Exercise data:
[Start]
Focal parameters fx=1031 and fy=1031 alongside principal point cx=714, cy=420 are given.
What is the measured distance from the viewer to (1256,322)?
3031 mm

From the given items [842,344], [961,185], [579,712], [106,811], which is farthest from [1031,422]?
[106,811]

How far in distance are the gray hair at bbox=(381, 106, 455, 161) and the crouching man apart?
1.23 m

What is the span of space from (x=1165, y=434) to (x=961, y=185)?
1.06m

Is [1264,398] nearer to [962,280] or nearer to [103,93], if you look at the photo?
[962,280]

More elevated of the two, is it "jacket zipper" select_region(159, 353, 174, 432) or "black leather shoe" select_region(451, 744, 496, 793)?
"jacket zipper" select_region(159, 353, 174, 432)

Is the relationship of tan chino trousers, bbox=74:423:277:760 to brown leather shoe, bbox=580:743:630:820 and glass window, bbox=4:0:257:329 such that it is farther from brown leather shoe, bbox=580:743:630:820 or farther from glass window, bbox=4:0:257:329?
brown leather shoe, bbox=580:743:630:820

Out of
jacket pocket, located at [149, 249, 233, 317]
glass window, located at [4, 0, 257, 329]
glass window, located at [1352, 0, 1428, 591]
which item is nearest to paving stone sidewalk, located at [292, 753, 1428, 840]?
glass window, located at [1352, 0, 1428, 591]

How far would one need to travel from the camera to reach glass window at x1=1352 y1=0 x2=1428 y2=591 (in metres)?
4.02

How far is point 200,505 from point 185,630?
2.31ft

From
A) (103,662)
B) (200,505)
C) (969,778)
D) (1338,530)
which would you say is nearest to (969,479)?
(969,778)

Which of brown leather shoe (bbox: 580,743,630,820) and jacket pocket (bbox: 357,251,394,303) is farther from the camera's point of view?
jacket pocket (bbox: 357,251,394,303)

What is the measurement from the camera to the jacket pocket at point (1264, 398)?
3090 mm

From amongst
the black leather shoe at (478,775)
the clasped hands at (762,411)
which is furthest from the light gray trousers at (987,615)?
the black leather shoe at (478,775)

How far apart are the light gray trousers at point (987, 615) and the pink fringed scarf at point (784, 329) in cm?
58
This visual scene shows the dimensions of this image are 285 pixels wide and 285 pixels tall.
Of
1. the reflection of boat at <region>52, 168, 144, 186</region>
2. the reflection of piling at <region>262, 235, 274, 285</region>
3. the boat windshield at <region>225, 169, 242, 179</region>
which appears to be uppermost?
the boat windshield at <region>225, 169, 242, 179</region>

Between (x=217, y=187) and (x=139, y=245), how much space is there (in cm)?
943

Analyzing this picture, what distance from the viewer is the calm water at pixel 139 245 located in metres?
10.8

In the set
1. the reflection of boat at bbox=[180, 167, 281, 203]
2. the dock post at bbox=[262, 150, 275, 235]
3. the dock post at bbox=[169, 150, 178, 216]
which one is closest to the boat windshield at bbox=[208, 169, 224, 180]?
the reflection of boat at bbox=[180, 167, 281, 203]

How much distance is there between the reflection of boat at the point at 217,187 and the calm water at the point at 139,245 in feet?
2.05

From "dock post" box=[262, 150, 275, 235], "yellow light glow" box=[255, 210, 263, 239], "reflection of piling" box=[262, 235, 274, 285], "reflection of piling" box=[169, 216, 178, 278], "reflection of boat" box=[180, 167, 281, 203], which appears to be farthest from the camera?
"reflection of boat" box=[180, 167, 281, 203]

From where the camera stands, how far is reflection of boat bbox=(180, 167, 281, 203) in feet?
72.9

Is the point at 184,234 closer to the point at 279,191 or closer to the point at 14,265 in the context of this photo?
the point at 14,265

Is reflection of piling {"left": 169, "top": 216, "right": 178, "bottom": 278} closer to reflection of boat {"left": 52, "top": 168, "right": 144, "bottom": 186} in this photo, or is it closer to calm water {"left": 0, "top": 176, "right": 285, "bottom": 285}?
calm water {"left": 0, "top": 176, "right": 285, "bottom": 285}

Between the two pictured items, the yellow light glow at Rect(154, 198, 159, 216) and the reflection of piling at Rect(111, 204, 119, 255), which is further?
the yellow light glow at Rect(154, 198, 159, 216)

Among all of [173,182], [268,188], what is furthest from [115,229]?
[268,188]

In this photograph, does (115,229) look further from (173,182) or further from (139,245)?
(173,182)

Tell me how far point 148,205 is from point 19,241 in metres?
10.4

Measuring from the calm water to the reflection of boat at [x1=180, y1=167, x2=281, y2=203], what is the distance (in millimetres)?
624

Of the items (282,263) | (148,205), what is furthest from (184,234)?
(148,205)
[End]
Your instructions: Copy every line above word for word, with no changes.

Response to the task:
Focal parameters fx=1031 and fy=1031 alongside principal point cx=714, cy=420 are given.
What is the measured distance from the viewer to (1256,322)?
3031 mm

From the given items [842,344], [961,185], [579,712], [106,811], which is farthest from [1031,422]?
[106,811]

How far in distance are the gray hair at bbox=(381, 106, 455, 161) and the crouching man apart?
1.23 m

What is the span of space from (x=1165, y=434) to (x=961, y=185)?
1.06m

Is [1264,398] nearer to [962,280] or nearer to [103,93], if you look at the photo?
[962,280]

More elevated of the two, is it "jacket zipper" select_region(159, 353, 174, 432) or "black leather shoe" select_region(451, 744, 496, 793)?
"jacket zipper" select_region(159, 353, 174, 432)

Is the relationship of tan chino trousers, bbox=74:423:277:760 to brown leather shoe, bbox=580:743:630:820 and glass window, bbox=4:0:257:329 such that it is farther from brown leather shoe, bbox=580:743:630:820 or farther from glass window, bbox=4:0:257:329?
brown leather shoe, bbox=580:743:630:820

Out of
jacket pocket, located at [149, 249, 233, 317]
glass window, located at [4, 0, 257, 329]
glass window, located at [1352, 0, 1428, 591]
which item is nearest to paving stone sidewalk, located at [292, 753, 1428, 840]?
glass window, located at [1352, 0, 1428, 591]

How far would one need to travel from the camera to reach glass window at x1=1352 y1=0 x2=1428 y2=591 (in metres)?
4.02

How far is point 200,505 from point 185,630?
2.31ft

From
A) (103,662)
B) (200,505)
C) (969,778)
D) (1338,530)
which would you say is nearest to (969,479)?
(969,778)

Which of brown leather shoe (bbox: 580,743,630,820) and jacket pocket (bbox: 357,251,394,303) is farther from the camera's point of view?
jacket pocket (bbox: 357,251,394,303)

What is the measurement from the camera to the jacket pocket at point (1264, 398)?
3090 mm

From amongst
the black leather shoe at (478,775)
the clasped hands at (762,411)
which is furthest from the light gray trousers at (987,615)?
the black leather shoe at (478,775)

How far apart are the light gray trousers at point (987, 615) and the pink fringed scarf at point (784, 329) in cm?
58
This visual scene shows the dimensions of this image are 285 pixels wide and 285 pixels tall.
Of
1. the reflection of boat at <region>52, 168, 144, 186</region>
2. the reflection of piling at <region>262, 235, 274, 285</region>
3. the boat windshield at <region>225, 169, 242, 179</region>
which appears to be uppermost?
the boat windshield at <region>225, 169, 242, 179</region>

Between (x=217, y=187) and (x=139, y=245), how much space is there (in cm)?
943

Analyzing this picture, what distance from the viewer is the calm water at pixel 139 245 located in metres?
10.8

In the set
1. the reflection of boat at bbox=[180, 167, 281, 203]
2. the dock post at bbox=[262, 150, 275, 235]
3. the dock post at bbox=[169, 150, 178, 216]
which one is closest to the boat windshield at bbox=[208, 169, 224, 180]?
the reflection of boat at bbox=[180, 167, 281, 203]

How much distance is there between the reflection of boat at the point at 217,187 and the calm water at the point at 139,245 in feet?
2.05

From "dock post" box=[262, 150, 275, 235], "yellow light glow" box=[255, 210, 263, 239], "reflection of piling" box=[262, 235, 274, 285], "reflection of piling" box=[169, 216, 178, 278], "reflection of boat" box=[180, 167, 281, 203], which appears to be farthest from the camera?
"reflection of boat" box=[180, 167, 281, 203]

From where the camera stands, how far is reflection of boat bbox=(180, 167, 281, 203) in feet?
72.9

Is the point at 184,234 closer to the point at 279,191 or closer to the point at 14,265 in the context of this photo?
the point at 14,265

Is reflection of piling {"left": 169, "top": 216, "right": 178, "bottom": 278} closer to reflection of boat {"left": 52, "top": 168, "right": 144, "bottom": 186} in this photo, or is it closer to calm water {"left": 0, "top": 176, "right": 285, "bottom": 285}?
calm water {"left": 0, "top": 176, "right": 285, "bottom": 285}

Between the two pictured items, the yellow light glow at Rect(154, 198, 159, 216) and the reflection of piling at Rect(111, 204, 119, 255), which is further?
the yellow light glow at Rect(154, 198, 159, 216)

Among all of [173,182], [268,188], what is furthest from [115,229]?
[268,188]

In this photograph, does (115,229) look further from (173,182) or further from (139,245)?
(173,182)

Tell me how far point 148,205 is from point 19,241 in metres?
10.4

Measuring from the calm water to the reflection of boat at [x1=180, y1=167, x2=281, y2=203], what is the distance (in millimetres)?
624

Of the items (282,263) | (148,205), what is furthest from (184,234)?
(148,205)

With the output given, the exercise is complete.